Görev tanımı A:
Unreal Tournament 3 incelemesine göre oyun hangi ülkede yasaklılar listesine alınmış?
Görev tanımı B:
Unreal Tournament 3 incelemesini son cümlesinden sonrasıyla devam ettirin.

Kaynak metin:
Silahlarını kullanabileceğiniz ya da yükseklerden uçabileceğiniz araçlar da mevcut UT3’te. Baktığımız zaman bazı araçlar şöyle; Manta, Raptor, Cicada, Scorpion, HellBender, Paladin Goliath, SPMA Heellfire ve Leviathan. Örneğin Hell Bender’ı kullanırken uçan araçlara karşı oldukça yavaş kalıyorsunuz. Bu bir dezavantaj, ama önünüze gelen rakiplerinizi de bir püreye çevirebilirsiniz.

Silah envanterimiz ise oldukça geniş. Diğer UT oyunlarından aşina olduğumuz bu ölüm makineleri yeni nesilden nasibini almış bir şekilde kullanımımıza sunulmuş. Bio Rifle, Flak Cannon, Link Gun, Rocket Launcher, Sniper gibi her çeşitten silahların bulunduğu her bölümde üzerimizde, bulabildiğimize göre üç dört farklı silah taşıyabiliyoruz. Ayrıca aldığımız her silah ateş edip öldürecek diye bir kaide de yok. Translocator isimli silahımız sayesinde (CTF modunda) boyut değiştirebiliyoruz. Böylece uzak mesafeler yakına, yüksek mesafeler aşağıya gelmiş oluyor. Kullanımı da çok kolay. Önce gideceğiniz yere ateş ediyor, daha sonra sağ tuşa basıp gitmek istediğiniz yerde oluyorsunuz. Hız ve dikkat gerektiren Capture the Flag modu için oldukça uygun bir silah örneğin.Gerçek kaynak Unreal Tournament 3

O çıkmadan onun adını taşıyan motorla (Unreal Engine 3) bir sürü oyun yapıldı ve yapılmaya da devam ediliyor. Şimdi ise gerçek sahip, bu motoru diğerlerinden aşağı kalır bir biçimde kullanacak değildi tabii ki. Bölüm aralarında gösterilen, oyun içi grafik motoruyla hazırlanmış güzel videolarda karakterlerin tasarımlarını daha da iyi görebiliyoruz. Özellikle yüz çizimleri çok başarılı. Aynı şekilde mekan tasarımları da çok güzel. Güçlü bir silah ile isabetli bir atış yapabilirseniz rakibinizi kırılan bir cam gibi paramparça edebiliyorsunuz. Bildiğimiz gibi UT3, Almanya’da yasaklılar listesindeki yerini almıştı. Çünkü oyunda bazı sahnelerin şiddet boyutunun çok fazla olduğu düşünülüyor. Kırpılmış versiyonu mutlaka yapılacaktır. Options bölümünde grafik ayarları adına fazla seçenek mevcut değil. Pekte gerek yok çünkü zaten oyunun dengelemesi çok iyi hazırlanmış. Sağlam bir sisteme sahipseniz, oyunu tüm ihtişamı ile oynayabilmek gibisi yoktur. Güzel grafiklere güzel sesler hali hazırda zaten. Ana karakterimizin sesi, yapısına bire bir uyuyor. Aynı şekilde her yönden seslendirmeler ve silah sesleri gayet iyiler. Özellikle art arda vurma başarısı yakaladığınız adamlar sonrası “Double Kill, Mega Kill” gibi duyduğumuz sesler çok etkileyiciler. Oyunu yüklerkenki karşımıza gelen Ageia’nın fizik sürücülerini de kurmayı ihmal etmeyin. Fizik kartınızın olup olmamasına bakmadığı için eğer kurmazsanız bazı sorunlarla karşılaşabilirsiniz.

Kayıtlı veriler
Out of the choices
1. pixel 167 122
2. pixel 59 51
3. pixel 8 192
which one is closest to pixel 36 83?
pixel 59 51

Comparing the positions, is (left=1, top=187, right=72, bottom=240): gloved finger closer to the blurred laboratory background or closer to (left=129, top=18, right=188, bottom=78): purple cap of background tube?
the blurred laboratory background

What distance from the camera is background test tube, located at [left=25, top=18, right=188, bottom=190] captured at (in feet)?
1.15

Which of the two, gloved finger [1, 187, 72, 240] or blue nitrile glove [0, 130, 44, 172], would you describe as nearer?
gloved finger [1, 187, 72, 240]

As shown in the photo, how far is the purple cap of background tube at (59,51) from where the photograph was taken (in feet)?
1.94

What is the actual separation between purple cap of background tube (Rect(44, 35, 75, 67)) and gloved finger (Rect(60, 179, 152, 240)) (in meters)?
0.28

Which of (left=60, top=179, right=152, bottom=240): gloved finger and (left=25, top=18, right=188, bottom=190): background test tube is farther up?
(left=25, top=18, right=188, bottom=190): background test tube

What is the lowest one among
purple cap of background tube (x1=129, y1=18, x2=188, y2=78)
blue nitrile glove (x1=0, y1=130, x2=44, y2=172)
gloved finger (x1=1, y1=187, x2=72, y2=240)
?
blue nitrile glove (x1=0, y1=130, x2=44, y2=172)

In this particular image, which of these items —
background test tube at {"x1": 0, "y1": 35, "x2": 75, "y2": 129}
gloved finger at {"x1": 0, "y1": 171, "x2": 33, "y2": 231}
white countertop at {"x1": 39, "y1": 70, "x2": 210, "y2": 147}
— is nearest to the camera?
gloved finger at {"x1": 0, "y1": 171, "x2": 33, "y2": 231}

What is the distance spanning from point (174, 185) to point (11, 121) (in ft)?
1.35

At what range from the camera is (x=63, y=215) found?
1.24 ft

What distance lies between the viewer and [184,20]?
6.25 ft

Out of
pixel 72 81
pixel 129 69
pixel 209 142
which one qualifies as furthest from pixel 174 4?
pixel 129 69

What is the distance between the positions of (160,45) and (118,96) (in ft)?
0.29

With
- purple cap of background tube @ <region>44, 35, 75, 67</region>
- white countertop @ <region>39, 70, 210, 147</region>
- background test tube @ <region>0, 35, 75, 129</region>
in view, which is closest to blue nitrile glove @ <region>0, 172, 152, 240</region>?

Görev yanıtı A:
Almanya'da.

Görev yanıtı B:
Arena

Multiplayer modlar, tek kişilik oyunda botlarla oynadığımızın aynısı. Tek fark orada botlarla oynarken, bu bölümde gerçek oyunculara karşı mücadele veriyor olmanız. DM, TDM, CTF, DL, WF modları doğal olarak bulunuyor. Oyunun Gamespy ile olan özel anlaşması sonucu, oyun içi ve dışarısında Unreal oyuncuları birbirleriyle iletişim halinde olabilecekler. Rütbe sisteminin de mevcut olduğu yapımda bir de en iyiler listesi bulunuyor. Gerek araç üzerindeki mücadelelerle, gerekse teke tek mücadelelerle ve daha fazlasıyla sağlam bir Multiplayer deneyimi yaşatabilecek bir oyun UT3. Özellikle E3 fuarında iki yıl önce tam üç online FPS oyunu maharetlerini sergilemek için yarışıyorlardı. Bunlardan ilki geçtiğimiz yıl piyasaya sürülmüş ve hem grafik olarak hem de diğer bir çok yön olarak beğeni toplayamayan bir yapım olarak hayal kırıklığına yol açmıştı. Evet Battlefield 2142. İkinci oyun ise; geçtiğimiz aylarda raflarda yerini aldı. Enemy Territory serisinin evrim geçirmiş hali Quake wars, bekleyenlerini şaşırtmadı ve kaliteli grafikleri ve oynanışıyla güzel bir yapım olduğunu kanıtladı. Son oyun en sona kaldı haliyle. Unreal Tournament 3. Görüyoruz ki; bu üç Online Fps arasında en iyisi her yönden şüphesiz UT3 olmuş. Böylelikle Epic Games, uzun yıllar süren çalışmalarının hakkını sonuna kadar verdiğini ispatlıyor bize.

Önce UT 2007 olarak duyuruldu. Daha sonra UT3 olarak değiştirildi ve “Değişimi görün” dendi. Yılın en iyilerine sürekli merhaba dediğimiz Kasım ayının son büyük bombası da Unreal Tournament 3 oldu. Kaliteli grafikler, rahat oynanış ve eğlenceli bir deneyim için kullanımımıza sunulmuş farklı araçlar. Her yönden takdiri hak eden UT3, şüphesiz şimdiden yılın en iyilerinden olmaya aday en büyük oyunlardan biri.